Former U.S. vice president Al Gore delivered a rousing battle cry on Thursday to push climate change forward as an urgent matter for politicians on the eve of President-elect Donald Trump’s inauguration, at the premiere of his new documentary.
Gore received a standing ovation after the premiere of “An Inconvenient Sequel: Truth to Power,” which opened this year’s Sundance Film Festival, as he encouraged audiences to place hope especially in solar power to tackle global warming.
“Whether or not Donald Trump, inaugurated tomorrow, will take the kind of approach that continues this progress, we’ll have to see, but let me reiterate, no one person can stop this,” Gore told the audience.
“An Inconvenient Sequel” follows Gore, 68, a decade after his groundbreaking 2006 “An Inconvenient Truth,” as he discussed environmental policy with state leaders and connected weather-related catastrophes to a global climate crisis.
The film also shows Gore’s behind-the-scenes efforts to bring India on board with the 2015 Paris climate agreement by trying to help them get affordable access to solar energy.
Trump has dismissed man-made climate change as a hoax and said during his campaign that he would pull the United States out of the Paris climate agreement. However in November, he said he had an “open mind” on the 200-nation accord to reduce greenhouse gas emissions from burning fossil fuels.
Gore never names Trump in the film, but the president-elect is seen on television during his campaign saying climate change was low on his list of priorities. After the election, Gore is seen entering the Trump Tower to meet the president-elect.
When asked by an audience member if he could reveal what happened in the meeting, Gore declined to divulge details but said “it’s not the last conversation.”

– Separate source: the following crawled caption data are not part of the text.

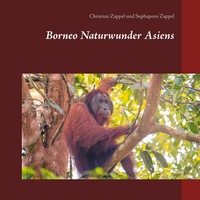 Abbildung von: Borneo Naturwunder Asiens - BoD - Books on Demand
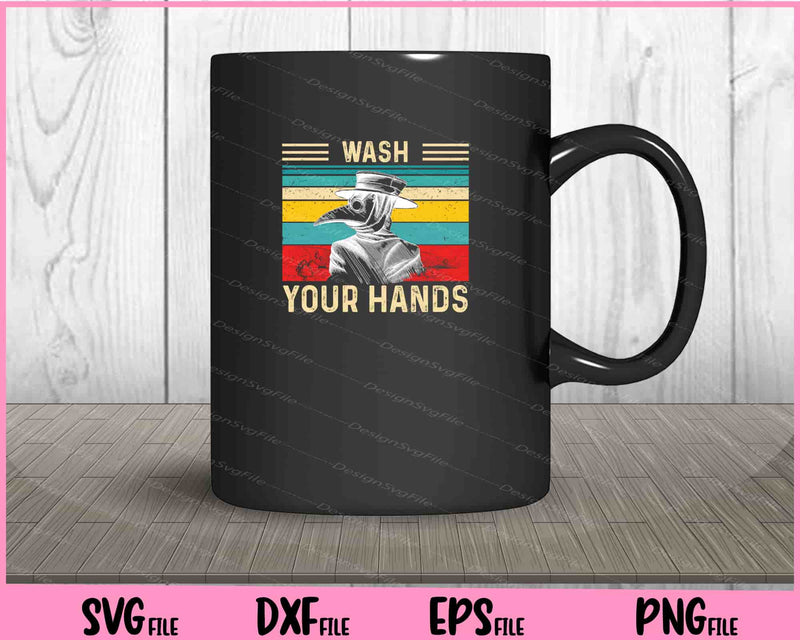 Plague Doctor Wash Your Hands mug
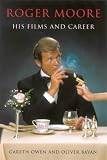 Roger Moore: His Films and Career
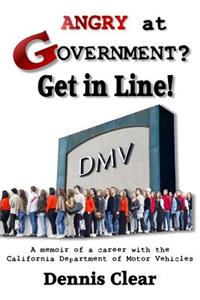 Angry at Government? Get in Line!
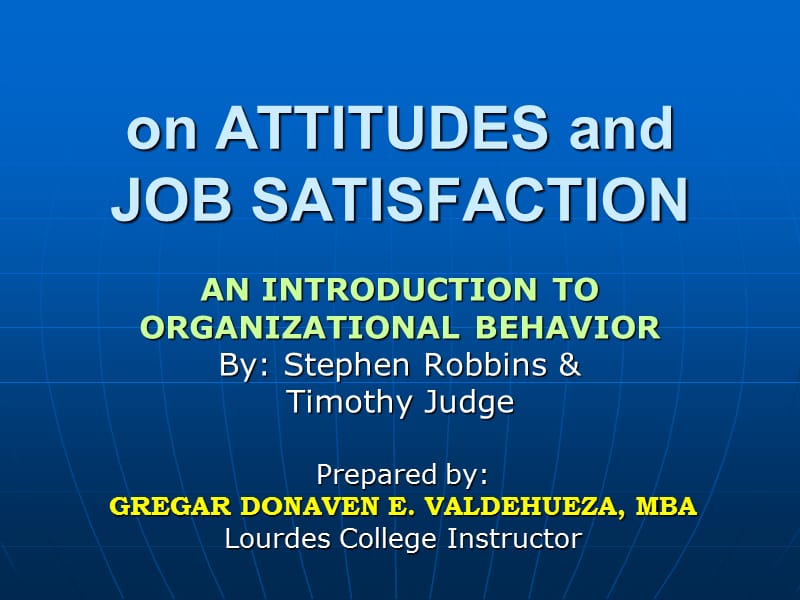 组织行为学研究onATTITUDESandJOBSATISFACTION.ppt_第1页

“There have been a lot of people who’ve started out as deniers and who have changed over time. Whether he will or not remains to be seen,” he said.
“An Inconvenient Sequel” is the centerpiece of Sundance’s “New Climate” documentary spotlight.

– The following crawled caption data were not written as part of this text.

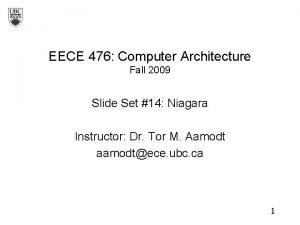 EECE 476 Computer Architecture Fall 2009 Slide Set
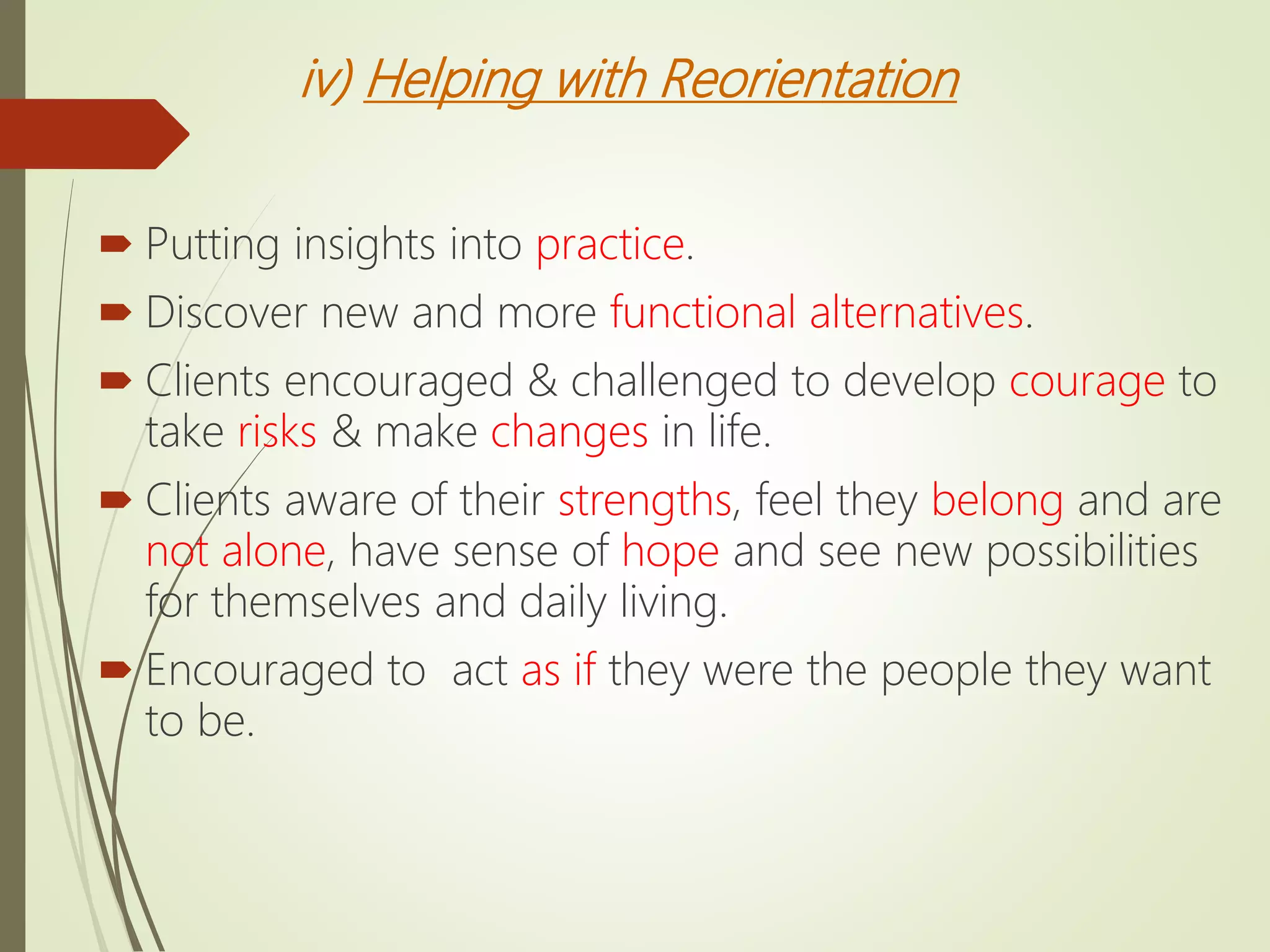iv) Helping with Reorientation
 Putting insights into practice.
 Discover new and more functional alternatives.
 Clients encouraged & challenged to develop courage to
take risks & make changes in life.
 Clients aware of their strengths, feel they belong and are
not alone, have sense of hope and see new possibilities
for themselves and daily living.
 Encouraged to act as if they were the people they want
to be.
 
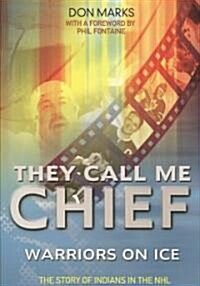 They Call Me Chief: Warriors on Ice [With DVD] (Paperback)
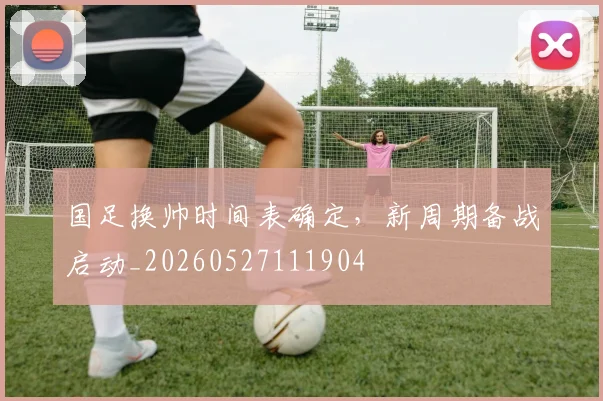 国足换帅时间表确定，新周期备战启动_20260527111904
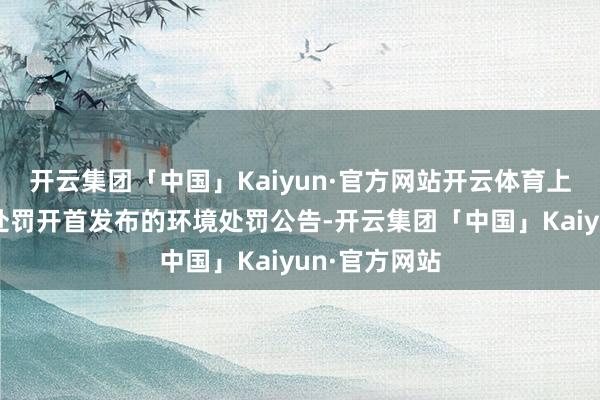 开云集团「中国」Kaiyun·官方网站开云体育上市公司环保处罚开首发布的环境处罚公告-开云集团「中国」Kaiyun·官方网站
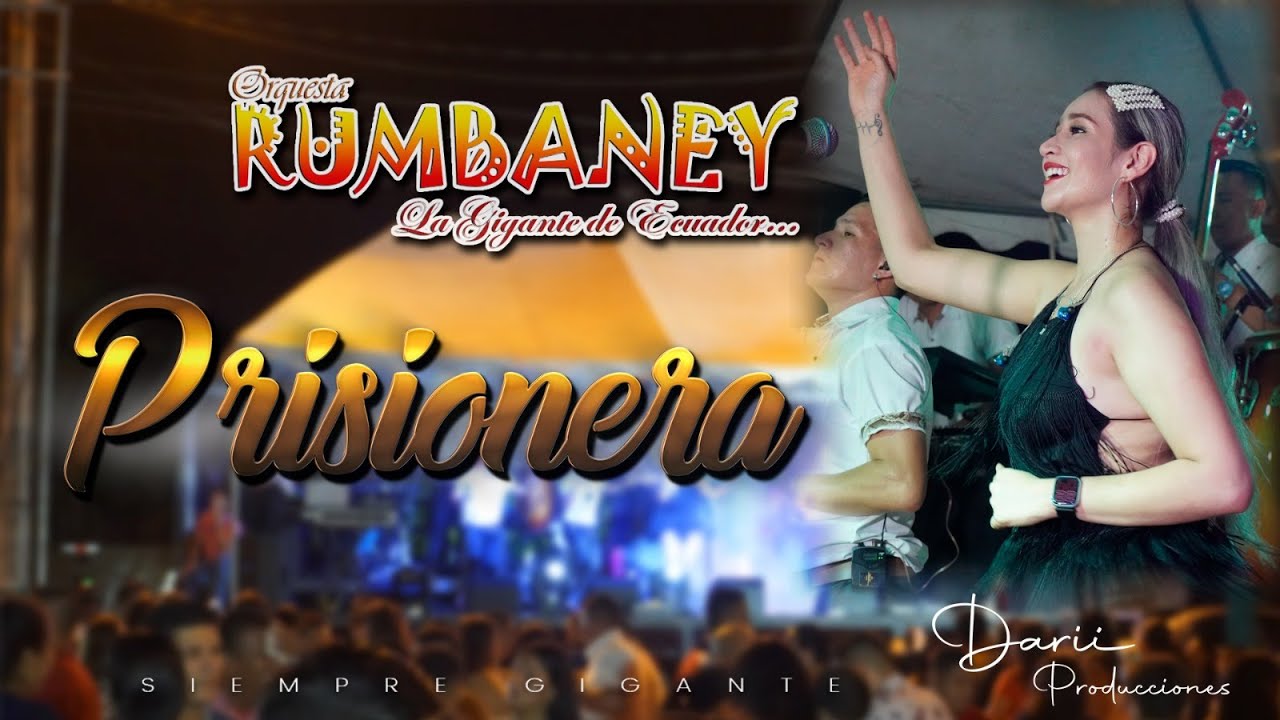 Prisionera - Orquesta Rumbaney La Gigante de Ecuador - Live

Earlier in the day, filmmaker and Sundance founder Robert Redford said the festival didn’t take a stance on politics, but he expressed pride in the growth of documentaries.
“The news media world has shrunk into more of a sound bite world. Everything’s so clipped and short, it gives you no time to digest, no time to contemplate,” Redford said at a news conference.
“I felt like documentaries are having a more important role than ever because it becomes long-form journalism.”